As a historian he was aware of the failures of force and of the instability of the solutions it achieves. "Let he who would make peace prepare for war," said the Roman Vegetius, to which Liddell Hart might answer "Let those who would make war prepare for peace." But he was not a pacifist. Deploring both the civilian bombing campaign of the Second World War and the atomic bombing of Japan, he was not anti-war so much as anti-massacre. The modern contempt for Haig often proceeds as if no men would have died at all under any other strategy. The employment of Liddell Hart's principles on the real life battlefield has sometimes only seemed like a more efficient means of massacre - witness the "turkey shoot" by American helicopter gunships in the Gulf War. What would he say to the devastation of the Iraqi retreat on the road to Basra as an example of a "lightning strike to the enemy's communications in the rear"? History has misused his ideas in posterity as it misused them in his lifetime. If he was the captain who taught generals, it was unfortunate that most of these generals were German. Rommel, Guderian and Manstein among others attributed their early victories to the man who invented the Blitzkrieg.

After the war he liked to host tea parties for de-clawed Nazi generals in their prison camps, taking his greatest admirers on excursions to Bridgend as a special treat. To Liddell Hart these men were the "best finished product of their profession - anywhere", and that they had been beaten doubtless made them more loveable. They long played Myra Hindley to his Lord Longford, and their "poor" families in the Fatherland could always expect generous hampers at Christmas from the Liddell Harts. He was a gentleman among other gentlemen, and he would not be so ill-mannered as to ask them any uncomfortable questions during their discussions of tactics. In his defence, he was merely naive as to the nature of these particular beasts, having established his anti-Nazi credentials in the years before the war.

Predicting the automatisation of warfare in the computer age, he argued that the revolution would blow away once and for all the so-called heroic virtues of war. This was a sign of hope. Ambitious leaders could no longer stand on the bluster of valour to promote aggression.

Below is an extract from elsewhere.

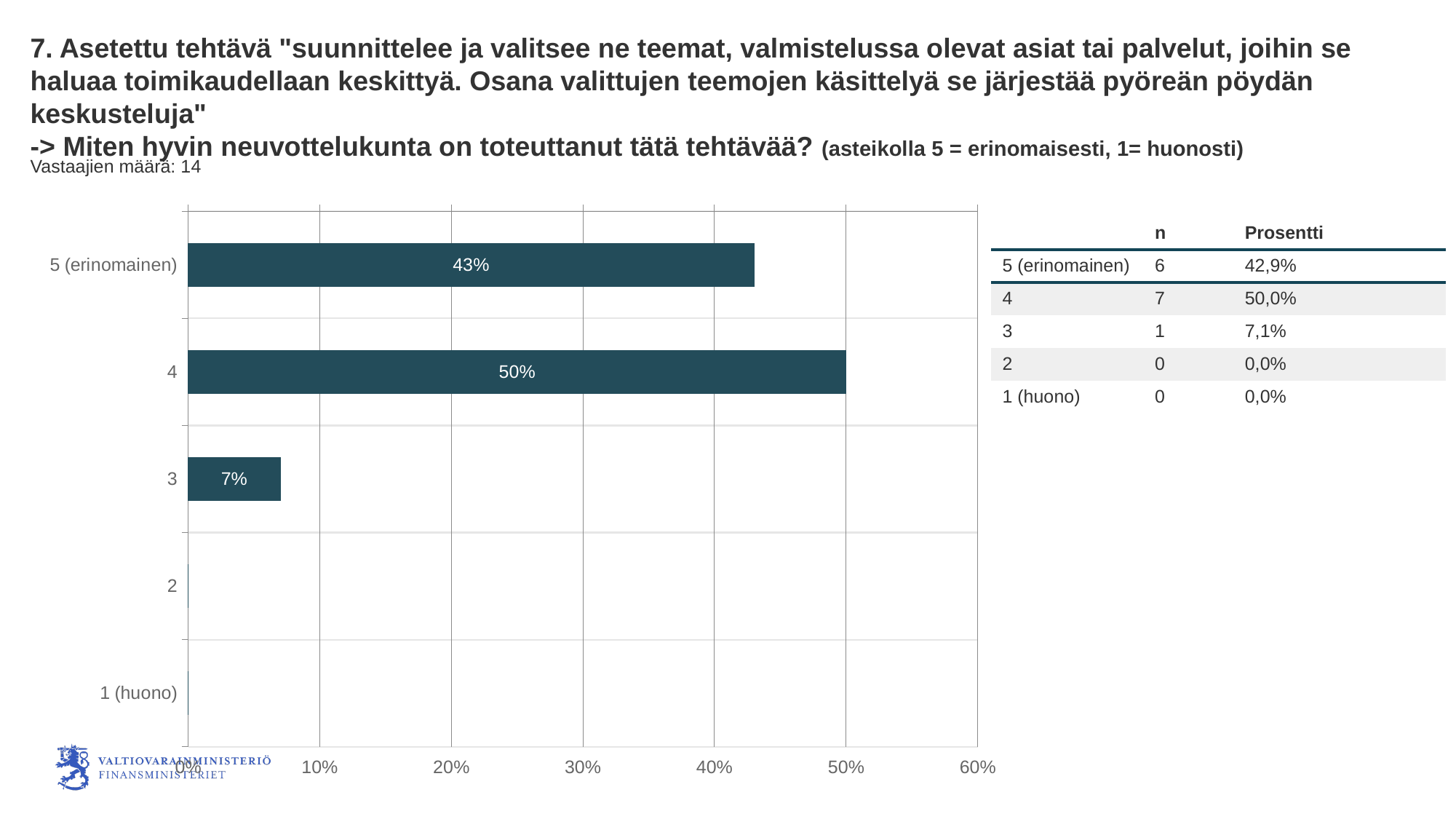
Is the value for "5 (erinomainen)" greater or less than 40%? greater What kind of chart is shown on the slide? bar chart Which category has the lowest non-zero value? 3 What is the difference between the values for "4" and "5 (erinomainen)"? 7% What is the value shown for the category "4"? 50% What is the value shown for the category "3"? 7% Which category has the highest value? 4 Which is larger, the value for "5 (erinomainen)" or the value for "3"? 5 (erinomainen) How many categories are shown on the chart's vertical axis? 5 What is the highest value shown on the horizontal axis? 60% What is the value shown for "5 (erinomainen)"? 43% How many respondents (Vastaajien määrä) are stated on the slide? 14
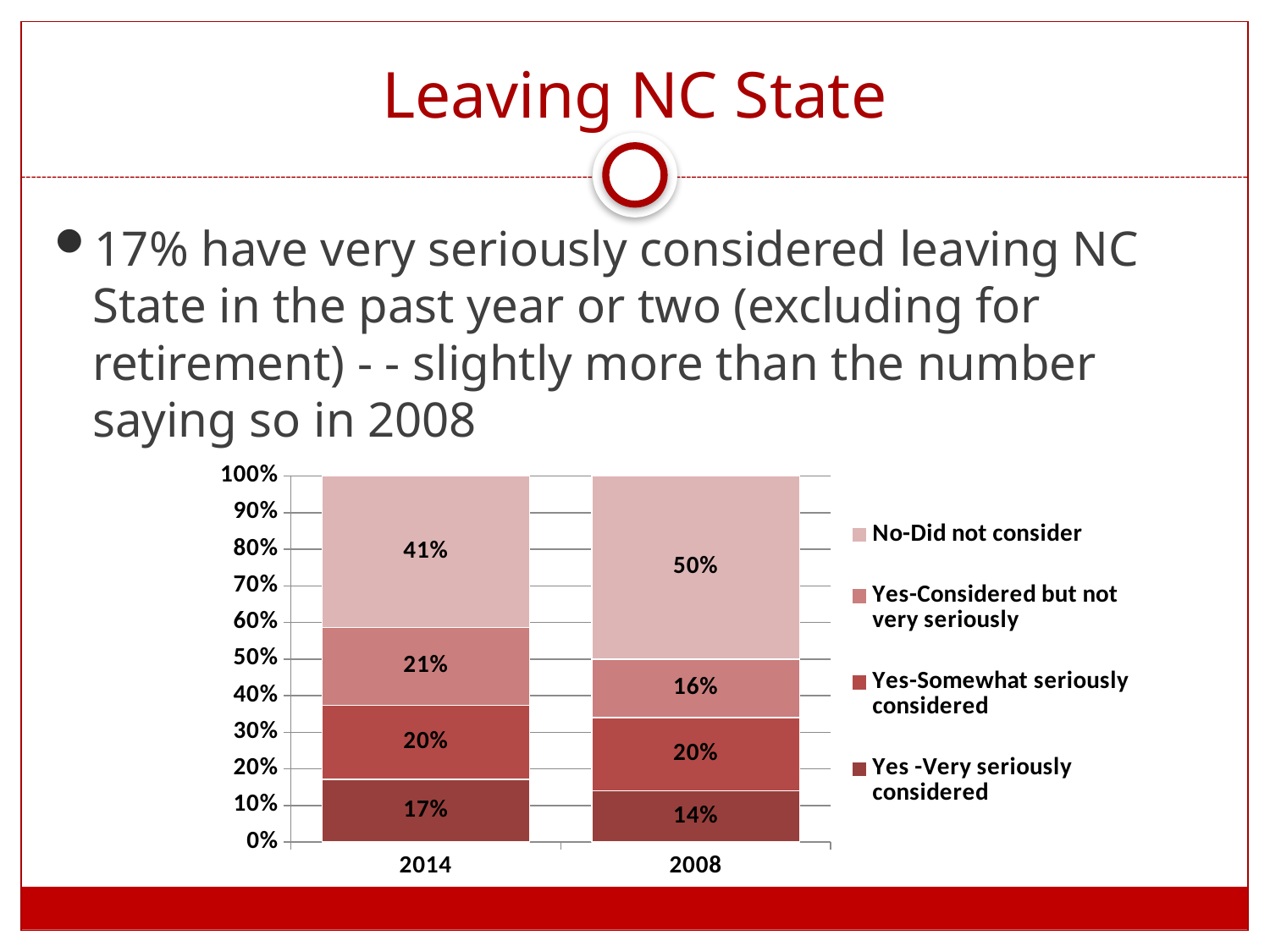
What percentage of respondents in 2008 did not consider leaving NC State? 50% What is the value for 'Yes-Considered but not very seriously' in 2014? 21% Which year has the larger share of respondents who very seriously considered leaving, 2014 or 2008? 2014 What is the difference between the 'Yes-Considered but not very seriously' values for 2014 and 2008? 5% What is the value for 'Yes-Somewhat seriously considered' in 2008? 20% What percentage of respondents in 2014 said they very seriously considered leaving NC State? 17% What is the difference between the 'No-Did not consider' values for 2008 and 2014? 9% How many series does the legend list? 4 Which segment is the smallest in the 2008 bar? Yes -Very seriously considered How many years are shown on the x axis? 2 Which segment is the largest in the 2014 bar? No-Did not consider What kind of chart is shown on the slide? Stacked bar chart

However, one has to look no further than Bill Clinton's recent "strong and unflinching action" in Sudan or recall the helicopter gunships of the Gulf and the victory parade on their return to know what to think of that.

In 1927 the Army Quarterly asked "When will Captain Liddell Hart give us a comprehensive and systematic statement of his proposals?" He never did, and Danchev does not provide one here either. But as an extrication of a man who has been absorbed into the common sense of his profession, this work is, for its faults, admirable. In a perceptive aside on Sun Tzu, Danchev makes the point that the first translation of a work may often be the most credible, for just as theorists are loath to acknowledge their influences, so are translators. The same virtue may be attached to this first biography of Liddell Hart.